WHAT TO WORK ON
All of the data below must be repeated exactly.

Spatial question records
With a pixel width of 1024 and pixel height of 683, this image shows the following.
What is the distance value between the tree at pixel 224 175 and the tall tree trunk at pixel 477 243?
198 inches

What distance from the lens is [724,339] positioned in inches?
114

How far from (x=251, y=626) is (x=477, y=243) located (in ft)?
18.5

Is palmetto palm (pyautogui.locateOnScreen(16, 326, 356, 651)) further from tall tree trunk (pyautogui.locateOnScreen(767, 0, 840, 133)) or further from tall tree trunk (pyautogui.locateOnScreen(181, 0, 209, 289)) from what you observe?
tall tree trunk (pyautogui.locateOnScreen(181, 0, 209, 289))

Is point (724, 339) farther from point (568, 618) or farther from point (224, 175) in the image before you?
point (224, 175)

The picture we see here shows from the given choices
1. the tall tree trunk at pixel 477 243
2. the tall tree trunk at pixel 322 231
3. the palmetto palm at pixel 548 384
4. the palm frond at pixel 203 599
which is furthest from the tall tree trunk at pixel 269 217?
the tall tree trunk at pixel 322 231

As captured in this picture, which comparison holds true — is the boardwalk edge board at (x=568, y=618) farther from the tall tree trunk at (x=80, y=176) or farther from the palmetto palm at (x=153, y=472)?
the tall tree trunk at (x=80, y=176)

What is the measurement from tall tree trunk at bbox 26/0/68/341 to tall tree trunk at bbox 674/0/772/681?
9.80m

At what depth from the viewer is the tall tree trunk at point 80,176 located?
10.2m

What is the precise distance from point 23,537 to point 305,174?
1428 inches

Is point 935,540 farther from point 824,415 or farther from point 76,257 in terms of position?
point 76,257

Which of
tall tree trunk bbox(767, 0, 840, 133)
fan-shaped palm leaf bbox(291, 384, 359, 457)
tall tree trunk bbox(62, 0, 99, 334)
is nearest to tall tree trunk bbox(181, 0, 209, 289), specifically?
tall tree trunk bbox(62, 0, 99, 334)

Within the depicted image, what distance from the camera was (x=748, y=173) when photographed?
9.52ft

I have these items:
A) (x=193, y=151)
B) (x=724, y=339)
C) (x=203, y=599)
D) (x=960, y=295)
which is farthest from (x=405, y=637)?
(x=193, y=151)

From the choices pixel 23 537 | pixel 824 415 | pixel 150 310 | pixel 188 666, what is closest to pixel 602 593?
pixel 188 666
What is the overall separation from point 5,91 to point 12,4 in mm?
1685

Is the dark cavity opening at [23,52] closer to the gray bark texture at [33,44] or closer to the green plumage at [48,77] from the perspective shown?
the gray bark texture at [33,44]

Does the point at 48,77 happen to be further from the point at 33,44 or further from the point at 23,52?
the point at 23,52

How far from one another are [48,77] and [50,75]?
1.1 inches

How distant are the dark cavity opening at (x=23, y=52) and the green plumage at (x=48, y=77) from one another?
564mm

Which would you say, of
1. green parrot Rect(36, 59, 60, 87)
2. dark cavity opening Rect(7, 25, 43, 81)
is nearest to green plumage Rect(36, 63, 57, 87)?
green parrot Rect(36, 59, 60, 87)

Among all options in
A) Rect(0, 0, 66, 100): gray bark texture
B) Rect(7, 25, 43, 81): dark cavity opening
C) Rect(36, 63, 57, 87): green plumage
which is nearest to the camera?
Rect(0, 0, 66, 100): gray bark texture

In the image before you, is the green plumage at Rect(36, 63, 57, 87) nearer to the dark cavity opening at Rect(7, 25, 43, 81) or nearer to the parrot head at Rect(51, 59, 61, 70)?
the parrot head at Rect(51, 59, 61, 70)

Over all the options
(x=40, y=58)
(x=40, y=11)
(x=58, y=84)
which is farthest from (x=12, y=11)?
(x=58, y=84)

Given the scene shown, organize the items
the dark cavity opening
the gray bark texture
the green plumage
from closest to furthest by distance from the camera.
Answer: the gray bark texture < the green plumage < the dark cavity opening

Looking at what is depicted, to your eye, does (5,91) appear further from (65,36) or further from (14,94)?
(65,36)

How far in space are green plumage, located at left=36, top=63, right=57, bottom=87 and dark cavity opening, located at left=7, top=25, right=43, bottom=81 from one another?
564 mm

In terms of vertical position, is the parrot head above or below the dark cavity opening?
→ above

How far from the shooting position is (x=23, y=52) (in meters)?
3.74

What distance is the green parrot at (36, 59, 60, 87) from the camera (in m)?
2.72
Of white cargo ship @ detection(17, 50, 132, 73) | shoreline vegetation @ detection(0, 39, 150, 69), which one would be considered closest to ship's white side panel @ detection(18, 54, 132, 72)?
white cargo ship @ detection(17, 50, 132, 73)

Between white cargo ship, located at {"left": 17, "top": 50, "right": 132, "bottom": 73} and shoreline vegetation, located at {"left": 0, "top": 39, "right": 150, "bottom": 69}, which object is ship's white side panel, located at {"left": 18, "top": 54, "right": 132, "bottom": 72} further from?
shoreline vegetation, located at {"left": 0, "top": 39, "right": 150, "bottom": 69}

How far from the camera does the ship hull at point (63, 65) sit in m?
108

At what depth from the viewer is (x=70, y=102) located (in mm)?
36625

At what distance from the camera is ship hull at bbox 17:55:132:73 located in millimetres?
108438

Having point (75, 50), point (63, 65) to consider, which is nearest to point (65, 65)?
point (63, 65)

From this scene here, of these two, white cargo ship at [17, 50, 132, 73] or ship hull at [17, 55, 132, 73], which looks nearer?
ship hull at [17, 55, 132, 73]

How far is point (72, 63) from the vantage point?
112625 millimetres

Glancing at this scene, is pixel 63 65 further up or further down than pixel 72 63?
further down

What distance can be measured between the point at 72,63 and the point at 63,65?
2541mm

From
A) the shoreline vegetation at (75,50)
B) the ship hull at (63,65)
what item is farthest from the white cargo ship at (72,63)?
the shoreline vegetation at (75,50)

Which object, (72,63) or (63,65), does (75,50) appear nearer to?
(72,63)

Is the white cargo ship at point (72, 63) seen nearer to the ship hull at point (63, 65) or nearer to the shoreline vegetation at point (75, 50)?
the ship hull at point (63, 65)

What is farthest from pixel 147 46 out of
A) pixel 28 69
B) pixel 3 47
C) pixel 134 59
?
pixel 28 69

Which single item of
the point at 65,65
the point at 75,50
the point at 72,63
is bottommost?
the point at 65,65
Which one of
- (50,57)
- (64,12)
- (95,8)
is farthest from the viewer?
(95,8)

SOLUTION BELOW
With a pixel width of 1024 and pixel height of 683, this image shows the following.
What is the distance value between the tree at pixel 224 175 and the tall tree trunk at pixel 477 243?
198 inches

What distance from the lens is [724,339] positioned in inches?
114

How far from (x=251, y=626) is (x=477, y=243) located (in ft)?
18.5

Is palmetto palm (pyautogui.locateOnScreen(16, 326, 356, 651)) further from tall tree trunk (pyautogui.locateOnScreen(767, 0, 840, 133)) or further from tall tree trunk (pyautogui.locateOnScreen(181, 0, 209, 289)) from what you observe?
tall tree trunk (pyautogui.locateOnScreen(181, 0, 209, 289))

Is point (724, 339) farther from point (568, 618) or farther from point (224, 175) in the image before you?
point (224, 175)

The picture we see here shows from the given choices
1. the tall tree trunk at pixel 477 243
2. the tall tree trunk at pixel 322 231
3. the palmetto palm at pixel 548 384
4. the palm frond at pixel 203 599
which is furthest from the tall tree trunk at pixel 269 217?
the tall tree trunk at pixel 322 231

As captured in this picture, which comparison holds true — is the boardwalk edge board at (x=568, y=618) farther from the tall tree trunk at (x=80, y=176) or farther from the palmetto palm at (x=153, y=472)?
the tall tree trunk at (x=80, y=176)

What is the measurement from tall tree trunk at bbox 26/0/68/341 to tall tree trunk at bbox 674/0/772/681?
9.80m

At what depth from the viewer is the tall tree trunk at point 80,176 located?
10.2m

What is the precise distance from point 23,537 to point 305,174?
1428 inches

Is point 935,540 farther from point 824,415 or farther from point 76,257 in terms of position?
point 76,257

Which of
tall tree trunk bbox(767, 0, 840, 133)
fan-shaped palm leaf bbox(291, 384, 359, 457)
tall tree trunk bbox(62, 0, 99, 334)
is nearest to tall tree trunk bbox(181, 0, 209, 289), specifically?
tall tree trunk bbox(62, 0, 99, 334)

Within the depicted image, what distance from the camera was (x=748, y=173) when photographed?
9.52ft

I have these items:
A) (x=193, y=151)
B) (x=724, y=339)
C) (x=203, y=599)
D) (x=960, y=295)
which is farthest from (x=405, y=637)?
(x=193, y=151)

From the choices pixel 23 537 | pixel 824 415 | pixel 150 310 | pixel 188 666, what is closest to pixel 602 593?
pixel 188 666
What is the overall separation from point 5,91 to point 12,4 in mm?
1685

Is the dark cavity opening at [23,52] closer to the gray bark texture at [33,44] or closer to the green plumage at [48,77] from the perspective shown?
the gray bark texture at [33,44]

Does the point at 48,77 happen to be further from the point at 33,44 or further from the point at 23,52?
the point at 23,52

How far from one another are [48,77] and [50,75]?
1.1 inches

How distant are the dark cavity opening at (x=23, y=52) and the green plumage at (x=48, y=77) from one another?
564mm

Which would you say, of
1. green parrot Rect(36, 59, 60, 87)
2. dark cavity opening Rect(7, 25, 43, 81)
is nearest to green plumage Rect(36, 63, 57, 87)?
green parrot Rect(36, 59, 60, 87)

Among all options in
A) Rect(0, 0, 66, 100): gray bark texture
B) Rect(7, 25, 43, 81): dark cavity opening
C) Rect(36, 63, 57, 87): green plumage
which is nearest to the camera?
Rect(0, 0, 66, 100): gray bark texture

In the image before you, is the green plumage at Rect(36, 63, 57, 87) nearer to the dark cavity opening at Rect(7, 25, 43, 81) or nearer to the parrot head at Rect(51, 59, 61, 70)?
the parrot head at Rect(51, 59, 61, 70)

Over all the options
(x=40, y=58)
(x=40, y=11)
(x=58, y=84)
which is farthest from (x=12, y=11)?
(x=58, y=84)

Given the scene shown, organize the items
the dark cavity opening
the gray bark texture
the green plumage
from closest to furthest by distance from the camera.
Answer: the gray bark texture < the green plumage < the dark cavity opening

Looking at what is depicted, to your eye, does (5,91) appear further from (65,36) or further from (14,94)?
(65,36)

How far in space are green plumage, located at left=36, top=63, right=57, bottom=87 and dark cavity opening, located at left=7, top=25, right=43, bottom=81 from one another?
564 mm

In terms of vertical position, is the parrot head above or below the dark cavity opening?
→ above

How far from the shooting position is (x=23, y=52) (in meters)?
3.74

What distance is the green parrot at (36, 59, 60, 87) from the camera (in m)?
2.72
Of white cargo ship @ detection(17, 50, 132, 73) | shoreline vegetation @ detection(0, 39, 150, 69), which one would be considered closest to ship's white side panel @ detection(18, 54, 132, 72)?
white cargo ship @ detection(17, 50, 132, 73)

Between white cargo ship, located at {"left": 17, "top": 50, "right": 132, "bottom": 73} and shoreline vegetation, located at {"left": 0, "top": 39, "right": 150, "bottom": 69}, which object is ship's white side panel, located at {"left": 18, "top": 54, "right": 132, "bottom": 72} further from?
shoreline vegetation, located at {"left": 0, "top": 39, "right": 150, "bottom": 69}

How far from the camera does the ship hull at point (63, 65) sit in m?
108

At what depth from the viewer is (x=70, y=102) located (in mm)?
36625

At what distance from the camera is ship hull at bbox 17:55:132:73 located in millimetres?
108438

Having point (75, 50), point (63, 65) to consider, which is nearest to point (65, 65)?
point (63, 65)

From this scene here, of these two, white cargo ship at [17, 50, 132, 73] or ship hull at [17, 55, 132, 73], which looks nearer?
ship hull at [17, 55, 132, 73]

How far is point (72, 63) from the vantage point?
112625 millimetres

Glancing at this scene, is pixel 63 65 further up or further down than pixel 72 63?
further down

What distance can be measured between the point at 72,63 and the point at 63,65?
2541mm

From
A) the shoreline vegetation at (75,50)
B) the ship hull at (63,65)
what item is farthest from the white cargo ship at (72,63)?
the shoreline vegetation at (75,50)

Which object, (72,63) or (63,65), does (75,50) appear nearer to?
(72,63)

Is the white cargo ship at point (72, 63) seen nearer to the ship hull at point (63, 65) or nearer to the shoreline vegetation at point (75, 50)?
the ship hull at point (63, 65)

What is farthest from pixel 147 46 out of
A) pixel 28 69
B) pixel 3 47
C) pixel 134 59
?
pixel 28 69

Which single item of
the point at 65,65
the point at 75,50
the point at 72,63
is bottommost?
the point at 65,65
Which one of
- (50,57)
- (64,12)
- (95,8)
is farthest from the viewer?
(95,8)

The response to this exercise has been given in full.